We can judge the heart of a man by his treatment of animals.
Immanuel Kant
Some biologists suggest that lifeforms on the planet exist in a spectrum of self-awareness that could range from nothing more than nerve reflexes, to the highest human awareness of self. (Has anyone thought about what we are really talking about when we say ‘self’? My self, yourself, them self). We must be careful that we don’t fall into the trap of always judging animals by human standards, or else we miss the fundamental beauty of what animals add to Nature’s recipe for the evolutionary scheme of things.
Like Einstein said, you can’t judge a fish’s intelligence by its inability to climb a tree. When we humans limit an animal species’ potential to evolve, due their captivity in sterile, inappropriate and unlovable environments, we engage in the most heinous form of callous slavery, thwarting the unconscious aspirations of entire species to live by Nature’s design. Humans will get a karma regarding animals from a failure to treat them with respect and dignity. Someday scientists will discover that karma is a kind of quantum consequence (at the quantum level).¨
‘Culture’ has been identified as a distinguishing feature of intelligence within many species. The word culture is generally defined as behaviors passed between individuals—and passed down the generations—to be spread within the group, until those behaviors evolve and become characteristic of the entire group. Until rather recently, humans were the only species thought to possess all of the behavioral features constituting what we call culture. This is what Rupert Sheldrake is talking about in his theory of morphic resonance and what I am talking about in the Bio-Photon Electromagnetic ID Subatomic Field pattern.
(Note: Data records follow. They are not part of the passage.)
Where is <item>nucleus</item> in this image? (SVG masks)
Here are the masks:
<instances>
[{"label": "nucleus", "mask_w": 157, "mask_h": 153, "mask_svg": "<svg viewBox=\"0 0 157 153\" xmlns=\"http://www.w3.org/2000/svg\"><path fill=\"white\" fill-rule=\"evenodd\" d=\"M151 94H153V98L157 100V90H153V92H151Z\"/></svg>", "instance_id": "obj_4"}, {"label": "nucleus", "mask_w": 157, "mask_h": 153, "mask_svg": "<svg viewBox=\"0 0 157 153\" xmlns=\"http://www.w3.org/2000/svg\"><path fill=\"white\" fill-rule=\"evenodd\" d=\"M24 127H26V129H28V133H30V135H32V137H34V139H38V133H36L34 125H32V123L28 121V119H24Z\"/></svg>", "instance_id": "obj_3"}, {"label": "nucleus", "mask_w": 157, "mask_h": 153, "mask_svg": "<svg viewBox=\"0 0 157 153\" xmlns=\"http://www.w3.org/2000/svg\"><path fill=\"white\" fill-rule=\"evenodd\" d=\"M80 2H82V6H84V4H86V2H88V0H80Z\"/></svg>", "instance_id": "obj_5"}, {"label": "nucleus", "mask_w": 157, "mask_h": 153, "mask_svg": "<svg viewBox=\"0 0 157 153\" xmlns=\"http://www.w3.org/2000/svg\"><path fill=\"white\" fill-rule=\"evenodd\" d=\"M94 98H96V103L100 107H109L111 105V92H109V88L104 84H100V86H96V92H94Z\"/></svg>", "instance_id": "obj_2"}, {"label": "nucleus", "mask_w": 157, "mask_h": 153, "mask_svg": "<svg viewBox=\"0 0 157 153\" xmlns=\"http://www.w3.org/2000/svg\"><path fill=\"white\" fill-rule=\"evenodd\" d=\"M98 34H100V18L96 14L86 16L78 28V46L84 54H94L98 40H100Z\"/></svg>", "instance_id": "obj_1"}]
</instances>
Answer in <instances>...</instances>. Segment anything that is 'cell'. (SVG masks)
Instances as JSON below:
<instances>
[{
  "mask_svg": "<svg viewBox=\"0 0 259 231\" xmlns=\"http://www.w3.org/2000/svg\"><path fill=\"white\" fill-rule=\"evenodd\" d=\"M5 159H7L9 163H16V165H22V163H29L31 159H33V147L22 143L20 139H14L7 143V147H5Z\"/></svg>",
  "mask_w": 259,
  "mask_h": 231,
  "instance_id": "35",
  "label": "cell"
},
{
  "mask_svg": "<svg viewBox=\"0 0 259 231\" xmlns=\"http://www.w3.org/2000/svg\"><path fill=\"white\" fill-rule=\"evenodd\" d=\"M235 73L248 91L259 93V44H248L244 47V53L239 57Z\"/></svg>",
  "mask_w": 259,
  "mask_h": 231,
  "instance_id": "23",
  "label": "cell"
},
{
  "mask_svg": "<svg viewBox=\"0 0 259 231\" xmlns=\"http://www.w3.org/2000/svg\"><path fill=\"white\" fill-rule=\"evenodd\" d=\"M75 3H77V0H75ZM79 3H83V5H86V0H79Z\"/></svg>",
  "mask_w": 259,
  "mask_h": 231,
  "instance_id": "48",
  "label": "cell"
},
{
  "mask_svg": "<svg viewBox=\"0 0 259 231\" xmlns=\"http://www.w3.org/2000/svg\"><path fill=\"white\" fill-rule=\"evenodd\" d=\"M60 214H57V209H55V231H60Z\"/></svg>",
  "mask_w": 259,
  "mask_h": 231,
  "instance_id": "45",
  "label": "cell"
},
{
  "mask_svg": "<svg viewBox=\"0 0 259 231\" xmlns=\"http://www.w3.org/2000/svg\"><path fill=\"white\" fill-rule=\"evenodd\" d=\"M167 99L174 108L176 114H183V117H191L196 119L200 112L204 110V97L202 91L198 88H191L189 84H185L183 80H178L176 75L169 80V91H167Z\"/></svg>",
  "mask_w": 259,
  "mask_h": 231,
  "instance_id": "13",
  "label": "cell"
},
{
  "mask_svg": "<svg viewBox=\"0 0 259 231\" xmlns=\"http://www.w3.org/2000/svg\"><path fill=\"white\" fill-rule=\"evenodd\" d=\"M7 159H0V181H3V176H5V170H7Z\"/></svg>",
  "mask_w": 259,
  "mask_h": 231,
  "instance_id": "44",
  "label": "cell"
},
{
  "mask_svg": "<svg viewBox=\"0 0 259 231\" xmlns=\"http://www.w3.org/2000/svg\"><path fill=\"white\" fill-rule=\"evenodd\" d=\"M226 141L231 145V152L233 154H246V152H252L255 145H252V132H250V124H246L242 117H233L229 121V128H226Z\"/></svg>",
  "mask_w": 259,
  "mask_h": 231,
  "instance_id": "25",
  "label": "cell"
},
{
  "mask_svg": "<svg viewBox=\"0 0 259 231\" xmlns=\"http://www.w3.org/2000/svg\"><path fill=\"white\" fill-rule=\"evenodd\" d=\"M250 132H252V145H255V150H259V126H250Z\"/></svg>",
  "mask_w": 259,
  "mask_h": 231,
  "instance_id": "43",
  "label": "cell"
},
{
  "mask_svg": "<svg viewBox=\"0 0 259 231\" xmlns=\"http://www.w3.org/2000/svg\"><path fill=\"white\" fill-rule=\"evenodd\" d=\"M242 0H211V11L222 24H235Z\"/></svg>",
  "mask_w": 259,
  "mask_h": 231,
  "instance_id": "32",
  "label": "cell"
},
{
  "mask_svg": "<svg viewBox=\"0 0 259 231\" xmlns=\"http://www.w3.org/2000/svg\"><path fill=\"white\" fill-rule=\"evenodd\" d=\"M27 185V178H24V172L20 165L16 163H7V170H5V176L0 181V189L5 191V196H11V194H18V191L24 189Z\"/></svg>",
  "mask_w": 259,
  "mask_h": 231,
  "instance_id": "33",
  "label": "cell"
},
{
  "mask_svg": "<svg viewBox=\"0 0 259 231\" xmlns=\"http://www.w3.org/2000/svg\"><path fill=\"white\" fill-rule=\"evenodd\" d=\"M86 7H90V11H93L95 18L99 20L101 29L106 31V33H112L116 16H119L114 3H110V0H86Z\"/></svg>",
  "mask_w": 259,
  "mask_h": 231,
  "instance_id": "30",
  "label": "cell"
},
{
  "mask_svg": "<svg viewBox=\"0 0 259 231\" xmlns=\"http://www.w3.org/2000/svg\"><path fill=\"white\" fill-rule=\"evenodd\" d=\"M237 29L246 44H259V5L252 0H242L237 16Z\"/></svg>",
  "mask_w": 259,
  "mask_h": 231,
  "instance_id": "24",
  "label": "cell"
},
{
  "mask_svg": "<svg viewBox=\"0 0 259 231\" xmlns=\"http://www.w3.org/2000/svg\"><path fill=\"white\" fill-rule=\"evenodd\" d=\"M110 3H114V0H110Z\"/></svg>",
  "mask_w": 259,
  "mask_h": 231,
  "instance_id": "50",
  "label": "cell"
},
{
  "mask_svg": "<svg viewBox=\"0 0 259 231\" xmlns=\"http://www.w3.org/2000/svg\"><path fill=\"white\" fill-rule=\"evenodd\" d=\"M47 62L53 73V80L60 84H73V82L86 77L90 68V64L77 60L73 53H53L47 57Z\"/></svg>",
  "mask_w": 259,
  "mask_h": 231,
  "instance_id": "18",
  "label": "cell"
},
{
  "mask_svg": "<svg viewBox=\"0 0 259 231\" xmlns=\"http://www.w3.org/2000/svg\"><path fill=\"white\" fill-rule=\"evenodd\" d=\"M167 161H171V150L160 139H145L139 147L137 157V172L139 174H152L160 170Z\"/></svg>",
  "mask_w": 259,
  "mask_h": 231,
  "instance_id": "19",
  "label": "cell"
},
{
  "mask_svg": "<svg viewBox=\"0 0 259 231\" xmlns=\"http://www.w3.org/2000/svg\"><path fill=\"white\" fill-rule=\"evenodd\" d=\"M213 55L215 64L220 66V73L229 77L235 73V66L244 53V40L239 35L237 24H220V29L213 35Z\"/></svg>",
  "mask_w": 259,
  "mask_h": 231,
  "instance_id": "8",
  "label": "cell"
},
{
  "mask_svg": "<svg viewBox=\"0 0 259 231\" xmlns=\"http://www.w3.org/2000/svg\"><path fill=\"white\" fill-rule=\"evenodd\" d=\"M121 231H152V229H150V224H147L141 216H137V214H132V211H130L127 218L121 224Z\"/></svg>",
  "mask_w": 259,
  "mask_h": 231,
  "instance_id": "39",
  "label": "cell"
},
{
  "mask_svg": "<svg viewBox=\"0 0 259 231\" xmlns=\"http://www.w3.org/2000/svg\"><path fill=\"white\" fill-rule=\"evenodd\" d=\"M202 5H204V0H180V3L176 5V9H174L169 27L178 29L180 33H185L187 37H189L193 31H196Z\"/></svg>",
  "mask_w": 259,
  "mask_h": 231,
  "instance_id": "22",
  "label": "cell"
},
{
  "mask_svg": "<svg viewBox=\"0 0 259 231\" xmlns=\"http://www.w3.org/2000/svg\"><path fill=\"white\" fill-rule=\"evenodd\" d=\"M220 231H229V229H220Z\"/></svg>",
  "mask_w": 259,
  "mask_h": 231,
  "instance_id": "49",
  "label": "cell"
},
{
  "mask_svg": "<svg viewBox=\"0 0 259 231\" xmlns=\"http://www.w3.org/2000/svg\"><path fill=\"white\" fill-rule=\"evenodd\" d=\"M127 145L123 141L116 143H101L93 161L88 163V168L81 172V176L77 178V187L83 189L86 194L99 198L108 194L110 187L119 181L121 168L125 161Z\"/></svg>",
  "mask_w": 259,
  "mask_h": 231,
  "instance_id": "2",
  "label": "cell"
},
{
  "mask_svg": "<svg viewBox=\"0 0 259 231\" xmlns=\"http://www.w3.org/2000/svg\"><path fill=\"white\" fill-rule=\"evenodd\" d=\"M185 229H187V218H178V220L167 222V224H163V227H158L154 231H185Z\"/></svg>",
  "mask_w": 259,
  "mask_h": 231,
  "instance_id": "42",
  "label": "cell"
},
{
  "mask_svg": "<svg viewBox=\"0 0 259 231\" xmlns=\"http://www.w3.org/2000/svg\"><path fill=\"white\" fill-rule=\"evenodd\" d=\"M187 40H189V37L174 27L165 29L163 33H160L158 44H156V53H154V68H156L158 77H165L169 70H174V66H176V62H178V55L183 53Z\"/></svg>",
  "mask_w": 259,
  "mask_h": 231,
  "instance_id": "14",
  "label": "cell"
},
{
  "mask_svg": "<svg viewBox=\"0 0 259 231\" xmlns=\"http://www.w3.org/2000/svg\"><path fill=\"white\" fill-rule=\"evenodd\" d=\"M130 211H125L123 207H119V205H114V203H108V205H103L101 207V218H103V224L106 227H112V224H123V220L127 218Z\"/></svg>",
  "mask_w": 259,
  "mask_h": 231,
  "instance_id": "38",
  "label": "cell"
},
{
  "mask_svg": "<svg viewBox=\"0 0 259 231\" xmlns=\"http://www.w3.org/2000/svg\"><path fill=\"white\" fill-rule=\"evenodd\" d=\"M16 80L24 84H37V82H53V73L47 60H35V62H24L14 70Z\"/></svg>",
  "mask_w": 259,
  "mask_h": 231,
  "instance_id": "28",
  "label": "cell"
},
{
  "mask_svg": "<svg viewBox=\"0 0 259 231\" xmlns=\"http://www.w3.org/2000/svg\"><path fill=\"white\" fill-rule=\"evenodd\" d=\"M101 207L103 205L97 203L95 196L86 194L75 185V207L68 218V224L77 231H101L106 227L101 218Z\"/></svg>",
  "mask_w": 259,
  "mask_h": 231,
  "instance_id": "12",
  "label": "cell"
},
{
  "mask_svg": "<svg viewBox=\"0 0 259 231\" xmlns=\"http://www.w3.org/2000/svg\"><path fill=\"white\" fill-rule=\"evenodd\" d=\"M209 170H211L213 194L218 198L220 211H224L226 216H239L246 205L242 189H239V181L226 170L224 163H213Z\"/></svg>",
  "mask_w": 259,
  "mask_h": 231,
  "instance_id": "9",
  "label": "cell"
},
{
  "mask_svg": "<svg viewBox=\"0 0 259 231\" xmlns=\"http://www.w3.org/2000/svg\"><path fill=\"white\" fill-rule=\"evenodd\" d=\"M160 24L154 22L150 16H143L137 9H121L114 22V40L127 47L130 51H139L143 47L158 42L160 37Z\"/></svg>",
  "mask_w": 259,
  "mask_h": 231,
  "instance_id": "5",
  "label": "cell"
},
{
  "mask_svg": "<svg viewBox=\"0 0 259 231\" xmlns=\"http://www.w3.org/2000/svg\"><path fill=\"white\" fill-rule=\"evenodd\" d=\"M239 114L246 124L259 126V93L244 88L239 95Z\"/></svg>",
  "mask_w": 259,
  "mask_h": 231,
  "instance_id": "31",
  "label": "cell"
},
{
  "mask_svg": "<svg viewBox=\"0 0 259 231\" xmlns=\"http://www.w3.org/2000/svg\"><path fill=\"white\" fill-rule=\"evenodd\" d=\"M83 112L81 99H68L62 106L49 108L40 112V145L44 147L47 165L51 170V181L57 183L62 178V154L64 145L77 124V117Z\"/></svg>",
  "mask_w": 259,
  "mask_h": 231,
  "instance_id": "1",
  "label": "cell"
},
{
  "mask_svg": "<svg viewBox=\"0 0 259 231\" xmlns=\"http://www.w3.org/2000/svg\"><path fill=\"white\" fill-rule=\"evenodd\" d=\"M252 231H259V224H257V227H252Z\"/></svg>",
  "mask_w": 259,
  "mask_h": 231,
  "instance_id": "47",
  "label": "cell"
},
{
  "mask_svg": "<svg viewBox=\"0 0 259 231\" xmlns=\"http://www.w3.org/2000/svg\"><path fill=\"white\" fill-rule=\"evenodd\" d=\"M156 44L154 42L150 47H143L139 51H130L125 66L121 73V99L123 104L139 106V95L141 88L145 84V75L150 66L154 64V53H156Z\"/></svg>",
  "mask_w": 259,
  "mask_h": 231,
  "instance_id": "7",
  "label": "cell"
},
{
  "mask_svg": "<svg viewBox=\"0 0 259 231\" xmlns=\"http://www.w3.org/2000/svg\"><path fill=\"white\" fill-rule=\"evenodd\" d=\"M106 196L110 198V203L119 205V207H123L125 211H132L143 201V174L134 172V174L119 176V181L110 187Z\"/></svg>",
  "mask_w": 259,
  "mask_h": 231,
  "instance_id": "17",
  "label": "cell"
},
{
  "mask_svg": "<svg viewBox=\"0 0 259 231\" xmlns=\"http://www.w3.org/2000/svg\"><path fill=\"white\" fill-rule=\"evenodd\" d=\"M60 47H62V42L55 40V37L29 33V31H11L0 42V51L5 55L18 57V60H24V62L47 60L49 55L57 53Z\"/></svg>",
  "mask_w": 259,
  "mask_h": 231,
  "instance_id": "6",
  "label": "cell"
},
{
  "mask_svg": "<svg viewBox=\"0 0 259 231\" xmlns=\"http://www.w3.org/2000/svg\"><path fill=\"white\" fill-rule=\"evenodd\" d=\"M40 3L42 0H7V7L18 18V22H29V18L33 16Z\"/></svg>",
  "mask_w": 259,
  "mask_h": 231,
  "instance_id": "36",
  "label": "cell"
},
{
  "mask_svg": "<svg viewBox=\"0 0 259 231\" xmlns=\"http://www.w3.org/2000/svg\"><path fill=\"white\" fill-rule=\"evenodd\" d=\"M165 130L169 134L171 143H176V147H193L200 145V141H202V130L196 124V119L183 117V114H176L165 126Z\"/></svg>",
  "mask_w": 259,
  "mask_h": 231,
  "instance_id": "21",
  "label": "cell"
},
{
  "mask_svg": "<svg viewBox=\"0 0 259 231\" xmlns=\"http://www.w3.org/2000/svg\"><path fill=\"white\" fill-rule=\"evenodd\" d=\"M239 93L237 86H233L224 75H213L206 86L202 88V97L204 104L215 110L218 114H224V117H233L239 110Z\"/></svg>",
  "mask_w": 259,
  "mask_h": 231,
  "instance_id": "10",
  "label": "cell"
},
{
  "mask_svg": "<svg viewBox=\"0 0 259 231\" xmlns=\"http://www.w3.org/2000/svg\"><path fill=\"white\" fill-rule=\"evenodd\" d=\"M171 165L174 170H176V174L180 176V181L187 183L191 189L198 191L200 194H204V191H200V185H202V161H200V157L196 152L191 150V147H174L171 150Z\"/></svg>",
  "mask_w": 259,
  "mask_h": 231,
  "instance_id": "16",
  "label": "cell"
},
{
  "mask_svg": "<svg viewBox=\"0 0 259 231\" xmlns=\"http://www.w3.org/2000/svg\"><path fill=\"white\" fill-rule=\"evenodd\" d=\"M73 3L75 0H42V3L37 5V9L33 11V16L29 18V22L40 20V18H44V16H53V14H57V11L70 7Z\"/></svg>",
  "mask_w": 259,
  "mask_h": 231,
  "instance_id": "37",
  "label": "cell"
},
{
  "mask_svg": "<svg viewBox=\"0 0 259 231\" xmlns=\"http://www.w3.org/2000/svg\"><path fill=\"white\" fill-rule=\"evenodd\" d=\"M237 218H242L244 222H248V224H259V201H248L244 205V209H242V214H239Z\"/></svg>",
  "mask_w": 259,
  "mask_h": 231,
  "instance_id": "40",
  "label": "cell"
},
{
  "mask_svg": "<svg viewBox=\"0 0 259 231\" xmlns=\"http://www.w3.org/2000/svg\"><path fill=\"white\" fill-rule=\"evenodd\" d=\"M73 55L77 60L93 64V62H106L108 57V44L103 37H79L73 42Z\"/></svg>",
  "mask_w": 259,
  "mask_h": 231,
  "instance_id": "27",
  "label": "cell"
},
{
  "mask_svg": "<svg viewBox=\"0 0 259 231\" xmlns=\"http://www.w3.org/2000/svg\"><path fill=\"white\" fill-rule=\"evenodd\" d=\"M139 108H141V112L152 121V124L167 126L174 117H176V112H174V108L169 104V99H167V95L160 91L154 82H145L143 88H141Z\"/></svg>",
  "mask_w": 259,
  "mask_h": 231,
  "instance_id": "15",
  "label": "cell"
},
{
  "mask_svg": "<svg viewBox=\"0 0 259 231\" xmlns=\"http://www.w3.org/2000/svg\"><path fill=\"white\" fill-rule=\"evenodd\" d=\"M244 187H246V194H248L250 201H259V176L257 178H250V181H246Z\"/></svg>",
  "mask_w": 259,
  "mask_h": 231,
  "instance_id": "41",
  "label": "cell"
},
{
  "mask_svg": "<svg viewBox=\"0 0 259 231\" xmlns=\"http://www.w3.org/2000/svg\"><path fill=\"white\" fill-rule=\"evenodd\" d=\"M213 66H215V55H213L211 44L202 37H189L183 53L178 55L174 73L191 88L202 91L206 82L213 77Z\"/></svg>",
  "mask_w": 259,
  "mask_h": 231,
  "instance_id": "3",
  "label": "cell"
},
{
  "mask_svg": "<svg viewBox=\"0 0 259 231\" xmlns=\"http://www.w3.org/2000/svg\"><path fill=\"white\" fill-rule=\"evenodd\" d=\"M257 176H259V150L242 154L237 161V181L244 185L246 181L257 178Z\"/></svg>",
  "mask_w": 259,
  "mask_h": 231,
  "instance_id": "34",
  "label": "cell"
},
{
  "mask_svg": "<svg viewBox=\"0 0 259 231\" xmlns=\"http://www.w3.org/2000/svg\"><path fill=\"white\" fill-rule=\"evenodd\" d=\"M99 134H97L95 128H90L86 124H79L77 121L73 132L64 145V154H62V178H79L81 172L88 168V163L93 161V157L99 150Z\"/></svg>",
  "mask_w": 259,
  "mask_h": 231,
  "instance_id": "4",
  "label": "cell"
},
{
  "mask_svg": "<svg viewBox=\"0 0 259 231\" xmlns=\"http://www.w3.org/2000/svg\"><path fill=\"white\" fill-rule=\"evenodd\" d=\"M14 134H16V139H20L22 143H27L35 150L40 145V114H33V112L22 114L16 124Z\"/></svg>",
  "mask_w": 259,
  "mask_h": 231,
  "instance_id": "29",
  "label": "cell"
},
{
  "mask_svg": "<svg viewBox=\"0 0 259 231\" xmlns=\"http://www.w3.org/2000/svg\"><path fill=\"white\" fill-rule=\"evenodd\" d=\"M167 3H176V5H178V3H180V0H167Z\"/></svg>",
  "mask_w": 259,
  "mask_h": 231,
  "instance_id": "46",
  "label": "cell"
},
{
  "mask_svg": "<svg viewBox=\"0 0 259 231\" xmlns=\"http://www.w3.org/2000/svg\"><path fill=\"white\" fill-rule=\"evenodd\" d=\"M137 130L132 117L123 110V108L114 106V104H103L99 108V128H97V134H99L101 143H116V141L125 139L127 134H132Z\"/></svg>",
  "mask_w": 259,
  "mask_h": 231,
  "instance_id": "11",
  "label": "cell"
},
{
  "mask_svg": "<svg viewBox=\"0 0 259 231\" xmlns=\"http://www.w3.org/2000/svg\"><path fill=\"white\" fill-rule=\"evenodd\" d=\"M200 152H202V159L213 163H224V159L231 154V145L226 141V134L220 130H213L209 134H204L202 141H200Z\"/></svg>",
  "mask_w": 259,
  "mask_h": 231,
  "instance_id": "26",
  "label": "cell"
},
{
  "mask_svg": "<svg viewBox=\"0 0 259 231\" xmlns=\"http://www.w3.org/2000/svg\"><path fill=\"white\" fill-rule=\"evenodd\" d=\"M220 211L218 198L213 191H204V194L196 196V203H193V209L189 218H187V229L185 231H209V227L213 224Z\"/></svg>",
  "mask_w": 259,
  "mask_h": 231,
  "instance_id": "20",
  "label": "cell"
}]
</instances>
Today, thanks to a huge accumulation of painstaking science research discoveries, we know that culture is widespread among many species, from chimpanzees to fish and even flies. “Animal culture is so common that even fish and flies have it,” read the headline on an April 2021 article in New Scientist. It detailed how bumblebees pass on unique foraging techniques to others and these quickly become a group characteristic, or how fish learn particular food foraging routes and pass this information on to other fish until it becomes a cultural routine, or how virgin female fruit flies observe what novel techniques older females use to attract males and adopt the techniques in a cultural transmission. (I have observed younger female flies learning from older females in this way.)
Beyond cultural intelligence, another measure of intelligence in a species, at least in its intelligence potential, involves the individual ‘genius’ emerging within each species, the human equivalent Leonardo da Vinci’s of the animal worlds.
“Current and past research is clearly showing us just how smart and emotional animals really are and that they are conscious, sentient beings…we can no longer pretend we don’t know this.” —Psychology Today, August 12, 2013.
‘Consciousness’ and which species possess it has been another one of those term which, like the word intelligence, inspires heated debate among scientists, who can’t even seem to agree on what consciousness means when applied to humans, much less for other species of life.
My own take is that consciousness and instinct does not even reside in the brain, but rather in the bio-electromagnetic field surrounding and beyond the brain, and within the brain. Support for this view has come from recent cognitive neuroscience research showing that many of our psychological functions get generated outside of what we call subjective awareness by non-conscious systems that are both fast and efficient.
We simply don’t know enough. We must be very nosy and interested in wanting to know more so we can treat all species with much more human sensitivity and compassion. One species is not capable of sensing another specie’s whole integrated species system. Having lost the full soul integrated sense of nature means we cannot measure abilities and skills in animals and other species before we have a more suitable map for intelligence and consciousness. How is it possible or fair to judge other species without us even having a proper map, or even accurate definitions, of their and our brains, intelligence, and consciousness? Ditto that for humans.